Give back, unchanged, each line from the one containing "Among the objects" through the last line of the entries below.

*** DATA SECTION

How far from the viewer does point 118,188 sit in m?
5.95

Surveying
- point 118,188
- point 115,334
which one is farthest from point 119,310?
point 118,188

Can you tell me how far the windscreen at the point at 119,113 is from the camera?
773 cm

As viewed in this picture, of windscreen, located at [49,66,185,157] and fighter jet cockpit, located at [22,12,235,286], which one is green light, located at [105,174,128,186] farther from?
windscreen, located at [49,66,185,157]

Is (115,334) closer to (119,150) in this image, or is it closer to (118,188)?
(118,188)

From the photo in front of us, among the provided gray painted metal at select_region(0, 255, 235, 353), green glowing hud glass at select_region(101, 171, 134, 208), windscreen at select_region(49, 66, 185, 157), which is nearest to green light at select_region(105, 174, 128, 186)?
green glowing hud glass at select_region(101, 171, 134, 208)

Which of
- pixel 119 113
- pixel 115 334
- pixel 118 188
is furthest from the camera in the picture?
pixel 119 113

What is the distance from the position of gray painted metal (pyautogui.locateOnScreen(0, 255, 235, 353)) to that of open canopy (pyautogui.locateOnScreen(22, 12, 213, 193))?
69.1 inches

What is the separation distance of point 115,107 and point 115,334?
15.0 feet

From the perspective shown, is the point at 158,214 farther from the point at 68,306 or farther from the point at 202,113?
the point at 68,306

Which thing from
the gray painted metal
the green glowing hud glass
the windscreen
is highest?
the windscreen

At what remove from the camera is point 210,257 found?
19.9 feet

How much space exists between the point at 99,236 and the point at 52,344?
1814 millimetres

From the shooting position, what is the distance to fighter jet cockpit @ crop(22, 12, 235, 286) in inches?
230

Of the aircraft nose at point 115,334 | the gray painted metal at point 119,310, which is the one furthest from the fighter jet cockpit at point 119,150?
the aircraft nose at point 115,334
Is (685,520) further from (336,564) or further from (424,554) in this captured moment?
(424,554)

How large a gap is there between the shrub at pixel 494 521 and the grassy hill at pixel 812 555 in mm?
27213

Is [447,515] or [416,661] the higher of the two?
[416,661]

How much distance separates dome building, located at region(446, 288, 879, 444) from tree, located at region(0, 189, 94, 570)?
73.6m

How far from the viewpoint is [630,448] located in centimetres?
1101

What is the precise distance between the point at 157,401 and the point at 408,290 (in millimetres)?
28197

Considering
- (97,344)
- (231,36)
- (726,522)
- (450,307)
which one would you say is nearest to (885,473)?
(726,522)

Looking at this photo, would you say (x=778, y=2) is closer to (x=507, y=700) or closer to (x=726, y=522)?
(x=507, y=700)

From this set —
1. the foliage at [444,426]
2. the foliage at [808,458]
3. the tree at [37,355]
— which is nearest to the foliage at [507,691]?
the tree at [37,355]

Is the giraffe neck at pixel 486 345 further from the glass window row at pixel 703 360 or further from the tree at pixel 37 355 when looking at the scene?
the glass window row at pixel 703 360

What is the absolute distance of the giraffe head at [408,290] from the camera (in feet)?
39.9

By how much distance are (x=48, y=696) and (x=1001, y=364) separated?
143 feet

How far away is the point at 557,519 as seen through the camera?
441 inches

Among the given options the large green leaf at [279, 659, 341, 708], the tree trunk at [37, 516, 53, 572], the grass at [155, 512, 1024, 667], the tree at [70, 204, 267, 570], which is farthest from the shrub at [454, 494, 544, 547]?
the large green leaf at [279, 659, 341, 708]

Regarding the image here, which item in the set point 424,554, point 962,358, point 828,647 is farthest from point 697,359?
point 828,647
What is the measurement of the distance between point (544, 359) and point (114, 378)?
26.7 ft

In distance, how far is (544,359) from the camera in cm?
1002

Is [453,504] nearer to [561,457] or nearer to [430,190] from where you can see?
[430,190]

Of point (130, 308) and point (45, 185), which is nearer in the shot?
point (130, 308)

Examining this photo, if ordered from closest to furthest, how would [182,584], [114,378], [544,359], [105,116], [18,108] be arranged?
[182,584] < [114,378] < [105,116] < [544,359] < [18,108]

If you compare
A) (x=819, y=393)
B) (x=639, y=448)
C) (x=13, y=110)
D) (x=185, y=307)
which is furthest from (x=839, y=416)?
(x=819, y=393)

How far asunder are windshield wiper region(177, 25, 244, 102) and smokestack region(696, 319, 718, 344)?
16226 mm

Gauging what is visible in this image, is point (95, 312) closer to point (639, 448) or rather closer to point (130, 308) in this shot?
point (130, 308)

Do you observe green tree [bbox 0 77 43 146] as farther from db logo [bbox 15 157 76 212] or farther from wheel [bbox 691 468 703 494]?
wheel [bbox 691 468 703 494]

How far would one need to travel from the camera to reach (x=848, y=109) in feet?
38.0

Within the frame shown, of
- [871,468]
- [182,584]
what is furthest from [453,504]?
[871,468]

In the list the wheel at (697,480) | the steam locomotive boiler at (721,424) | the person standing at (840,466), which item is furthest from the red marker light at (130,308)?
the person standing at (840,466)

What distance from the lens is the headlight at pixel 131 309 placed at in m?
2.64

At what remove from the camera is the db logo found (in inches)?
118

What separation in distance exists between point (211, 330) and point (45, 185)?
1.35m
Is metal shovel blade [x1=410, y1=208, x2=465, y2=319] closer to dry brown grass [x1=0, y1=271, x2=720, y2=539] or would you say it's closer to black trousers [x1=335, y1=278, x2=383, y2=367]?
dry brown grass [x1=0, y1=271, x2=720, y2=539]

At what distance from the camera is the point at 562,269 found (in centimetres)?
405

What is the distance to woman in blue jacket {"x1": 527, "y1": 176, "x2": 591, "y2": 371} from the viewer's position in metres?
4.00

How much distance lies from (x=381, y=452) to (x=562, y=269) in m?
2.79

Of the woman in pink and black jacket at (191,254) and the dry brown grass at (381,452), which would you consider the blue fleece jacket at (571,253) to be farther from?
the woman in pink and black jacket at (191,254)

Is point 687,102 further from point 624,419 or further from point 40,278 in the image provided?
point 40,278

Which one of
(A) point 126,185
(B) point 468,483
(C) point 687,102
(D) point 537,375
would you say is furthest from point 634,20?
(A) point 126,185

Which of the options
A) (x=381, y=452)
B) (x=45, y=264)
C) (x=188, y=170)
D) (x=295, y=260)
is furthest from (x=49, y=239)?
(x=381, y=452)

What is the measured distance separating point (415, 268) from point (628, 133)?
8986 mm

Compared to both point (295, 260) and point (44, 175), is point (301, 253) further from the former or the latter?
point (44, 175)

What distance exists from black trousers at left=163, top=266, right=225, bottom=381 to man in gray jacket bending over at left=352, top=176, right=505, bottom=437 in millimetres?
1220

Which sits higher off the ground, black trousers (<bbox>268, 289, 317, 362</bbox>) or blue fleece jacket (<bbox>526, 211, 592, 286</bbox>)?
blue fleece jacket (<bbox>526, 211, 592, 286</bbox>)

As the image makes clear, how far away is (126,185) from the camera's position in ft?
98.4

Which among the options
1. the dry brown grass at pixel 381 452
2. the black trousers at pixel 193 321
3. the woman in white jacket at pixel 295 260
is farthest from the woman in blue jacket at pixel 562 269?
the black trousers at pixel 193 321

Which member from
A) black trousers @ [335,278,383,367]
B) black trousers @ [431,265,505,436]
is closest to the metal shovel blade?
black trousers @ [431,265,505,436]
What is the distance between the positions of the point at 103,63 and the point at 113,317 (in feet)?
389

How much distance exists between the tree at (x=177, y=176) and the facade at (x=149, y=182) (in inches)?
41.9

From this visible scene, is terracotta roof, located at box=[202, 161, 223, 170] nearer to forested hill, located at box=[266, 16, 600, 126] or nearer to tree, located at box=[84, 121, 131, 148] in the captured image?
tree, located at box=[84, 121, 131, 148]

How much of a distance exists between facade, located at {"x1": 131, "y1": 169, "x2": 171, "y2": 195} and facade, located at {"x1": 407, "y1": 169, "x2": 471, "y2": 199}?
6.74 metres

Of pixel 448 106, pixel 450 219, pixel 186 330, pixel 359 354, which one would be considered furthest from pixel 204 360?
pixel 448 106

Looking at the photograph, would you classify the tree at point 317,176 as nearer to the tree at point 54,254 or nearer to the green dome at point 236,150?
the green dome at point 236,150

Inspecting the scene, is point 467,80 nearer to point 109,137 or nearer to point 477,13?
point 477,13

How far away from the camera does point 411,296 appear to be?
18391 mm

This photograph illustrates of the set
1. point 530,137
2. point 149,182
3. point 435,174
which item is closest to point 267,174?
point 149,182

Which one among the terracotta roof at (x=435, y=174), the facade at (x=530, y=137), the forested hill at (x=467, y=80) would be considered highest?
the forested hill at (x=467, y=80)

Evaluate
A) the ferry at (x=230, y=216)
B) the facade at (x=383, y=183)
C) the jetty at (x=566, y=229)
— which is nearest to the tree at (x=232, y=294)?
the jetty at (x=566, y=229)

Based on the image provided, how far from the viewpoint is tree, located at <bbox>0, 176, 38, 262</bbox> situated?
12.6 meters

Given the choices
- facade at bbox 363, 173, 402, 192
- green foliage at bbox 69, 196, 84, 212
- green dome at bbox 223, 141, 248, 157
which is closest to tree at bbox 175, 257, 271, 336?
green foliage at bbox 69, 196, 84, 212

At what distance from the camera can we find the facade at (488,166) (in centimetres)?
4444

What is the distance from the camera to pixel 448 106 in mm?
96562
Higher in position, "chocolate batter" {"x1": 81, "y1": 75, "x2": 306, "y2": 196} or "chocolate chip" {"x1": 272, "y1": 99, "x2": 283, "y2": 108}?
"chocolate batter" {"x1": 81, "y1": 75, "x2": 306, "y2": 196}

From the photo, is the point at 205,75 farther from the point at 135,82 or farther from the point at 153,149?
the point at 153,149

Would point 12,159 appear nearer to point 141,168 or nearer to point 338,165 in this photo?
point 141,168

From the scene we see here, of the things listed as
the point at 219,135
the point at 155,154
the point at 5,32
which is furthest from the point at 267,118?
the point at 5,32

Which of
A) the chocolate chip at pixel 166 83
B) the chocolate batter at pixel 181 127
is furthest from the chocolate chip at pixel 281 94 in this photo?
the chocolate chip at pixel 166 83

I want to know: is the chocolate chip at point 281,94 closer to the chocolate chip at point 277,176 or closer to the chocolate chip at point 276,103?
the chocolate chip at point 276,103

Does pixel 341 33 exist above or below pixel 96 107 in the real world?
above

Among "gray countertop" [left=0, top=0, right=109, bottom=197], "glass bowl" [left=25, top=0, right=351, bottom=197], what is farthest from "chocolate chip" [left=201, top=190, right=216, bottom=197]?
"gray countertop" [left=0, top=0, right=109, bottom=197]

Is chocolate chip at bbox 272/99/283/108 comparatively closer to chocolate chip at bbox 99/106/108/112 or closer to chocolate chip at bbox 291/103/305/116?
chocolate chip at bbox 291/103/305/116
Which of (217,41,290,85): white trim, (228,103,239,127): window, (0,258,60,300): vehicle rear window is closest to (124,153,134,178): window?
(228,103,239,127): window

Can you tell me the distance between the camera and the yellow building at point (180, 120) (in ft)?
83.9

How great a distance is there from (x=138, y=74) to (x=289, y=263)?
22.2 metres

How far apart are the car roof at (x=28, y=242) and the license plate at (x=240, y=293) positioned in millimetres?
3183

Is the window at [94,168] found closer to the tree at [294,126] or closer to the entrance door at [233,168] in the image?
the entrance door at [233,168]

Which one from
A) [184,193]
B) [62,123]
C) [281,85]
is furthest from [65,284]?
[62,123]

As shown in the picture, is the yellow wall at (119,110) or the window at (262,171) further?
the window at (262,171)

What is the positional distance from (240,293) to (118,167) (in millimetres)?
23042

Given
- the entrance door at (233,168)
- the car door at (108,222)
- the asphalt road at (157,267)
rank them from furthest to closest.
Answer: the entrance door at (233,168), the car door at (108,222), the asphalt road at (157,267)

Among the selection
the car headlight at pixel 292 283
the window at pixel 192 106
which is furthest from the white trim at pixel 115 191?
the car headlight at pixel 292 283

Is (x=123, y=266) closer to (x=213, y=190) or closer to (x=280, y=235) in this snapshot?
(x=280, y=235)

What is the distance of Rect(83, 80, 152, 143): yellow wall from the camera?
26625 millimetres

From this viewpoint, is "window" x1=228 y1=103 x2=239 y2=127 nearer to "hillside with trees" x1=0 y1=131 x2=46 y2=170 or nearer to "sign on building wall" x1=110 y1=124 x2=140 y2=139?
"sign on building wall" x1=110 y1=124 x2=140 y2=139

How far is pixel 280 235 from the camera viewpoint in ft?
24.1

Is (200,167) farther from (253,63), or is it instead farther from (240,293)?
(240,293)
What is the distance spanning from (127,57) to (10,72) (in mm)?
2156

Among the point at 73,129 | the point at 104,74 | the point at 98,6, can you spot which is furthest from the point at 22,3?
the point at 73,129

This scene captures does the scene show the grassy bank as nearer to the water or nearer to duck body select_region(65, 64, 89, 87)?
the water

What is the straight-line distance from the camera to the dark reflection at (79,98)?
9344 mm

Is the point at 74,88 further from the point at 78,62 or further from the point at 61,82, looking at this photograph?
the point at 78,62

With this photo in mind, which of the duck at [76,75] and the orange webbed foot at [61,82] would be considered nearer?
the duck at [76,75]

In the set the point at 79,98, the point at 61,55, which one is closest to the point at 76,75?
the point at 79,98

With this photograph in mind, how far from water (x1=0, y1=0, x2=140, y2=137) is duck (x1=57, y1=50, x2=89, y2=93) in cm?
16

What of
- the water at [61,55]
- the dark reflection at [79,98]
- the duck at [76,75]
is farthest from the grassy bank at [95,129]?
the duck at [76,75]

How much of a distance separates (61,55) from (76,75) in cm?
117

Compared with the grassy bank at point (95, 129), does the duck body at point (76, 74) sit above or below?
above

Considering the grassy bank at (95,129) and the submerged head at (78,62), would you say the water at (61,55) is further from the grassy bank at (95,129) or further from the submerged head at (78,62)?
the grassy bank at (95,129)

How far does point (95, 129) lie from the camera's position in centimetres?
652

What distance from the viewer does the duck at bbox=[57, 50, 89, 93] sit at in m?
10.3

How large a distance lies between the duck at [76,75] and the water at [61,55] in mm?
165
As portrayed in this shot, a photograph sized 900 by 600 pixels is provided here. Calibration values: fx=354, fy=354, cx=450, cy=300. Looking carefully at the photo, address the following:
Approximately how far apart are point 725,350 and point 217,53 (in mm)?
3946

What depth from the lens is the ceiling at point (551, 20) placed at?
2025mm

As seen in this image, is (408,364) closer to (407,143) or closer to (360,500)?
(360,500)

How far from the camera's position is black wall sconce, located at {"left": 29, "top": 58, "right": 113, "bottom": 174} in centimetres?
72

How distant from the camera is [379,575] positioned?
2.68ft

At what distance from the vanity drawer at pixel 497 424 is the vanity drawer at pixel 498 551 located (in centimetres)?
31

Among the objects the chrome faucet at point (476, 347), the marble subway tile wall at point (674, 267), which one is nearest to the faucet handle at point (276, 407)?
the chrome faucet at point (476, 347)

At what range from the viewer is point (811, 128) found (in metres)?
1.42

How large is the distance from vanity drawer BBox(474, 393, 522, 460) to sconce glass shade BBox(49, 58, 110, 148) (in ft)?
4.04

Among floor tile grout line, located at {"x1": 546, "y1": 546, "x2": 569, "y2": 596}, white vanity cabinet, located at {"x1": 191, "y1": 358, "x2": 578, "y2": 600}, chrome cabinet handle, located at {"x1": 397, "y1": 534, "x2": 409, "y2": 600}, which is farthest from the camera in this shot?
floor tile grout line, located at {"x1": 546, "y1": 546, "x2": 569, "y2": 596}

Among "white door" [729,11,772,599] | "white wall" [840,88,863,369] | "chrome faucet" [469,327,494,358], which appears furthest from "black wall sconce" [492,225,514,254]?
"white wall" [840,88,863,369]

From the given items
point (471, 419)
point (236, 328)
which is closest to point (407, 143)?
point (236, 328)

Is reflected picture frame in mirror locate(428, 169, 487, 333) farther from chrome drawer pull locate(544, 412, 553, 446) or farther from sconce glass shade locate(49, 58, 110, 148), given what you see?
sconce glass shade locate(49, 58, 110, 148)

******

- COMPLETED TASK
Among the objects the chrome faucet at point (476, 347), the marble subway tile wall at point (674, 267), which one is nearest to the faucet handle at point (276, 407)?
the chrome faucet at point (476, 347)

At what range from the viewer is point (811, 128) found (in metres)?
1.42

How large is the distance from vanity drawer BBox(474, 393, 522, 460) to sconce glass shade BBox(49, 58, 110, 148) (in ft)?
4.04

Among floor tile grout line, located at {"x1": 546, "y1": 546, "x2": 569, "y2": 596}, white vanity cabinet, located at {"x1": 191, "y1": 358, "x2": 578, "y2": 600}, chrome cabinet handle, located at {"x1": 397, "y1": 534, "x2": 409, "y2": 600}, which is farthest from the camera in this shot?
floor tile grout line, located at {"x1": 546, "y1": 546, "x2": 569, "y2": 596}

Among "white door" [729,11,772,599] | "white wall" [840,88,863,369] | "chrome faucet" [469,327,494,358], which appears furthest from "black wall sconce" [492,225,514,254]?
"white wall" [840,88,863,369]

From the given items
point (471, 419)
point (236, 328)
which is closest to point (407, 143)?
point (236, 328)

Is reflected picture frame in mirror locate(428, 169, 487, 333) farther from chrome drawer pull locate(544, 412, 553, 446) or farther from sconce glass shade locate(49, 58, 110, 148), given what you see?
sconce glass shade locate(49, 58, 110, 148)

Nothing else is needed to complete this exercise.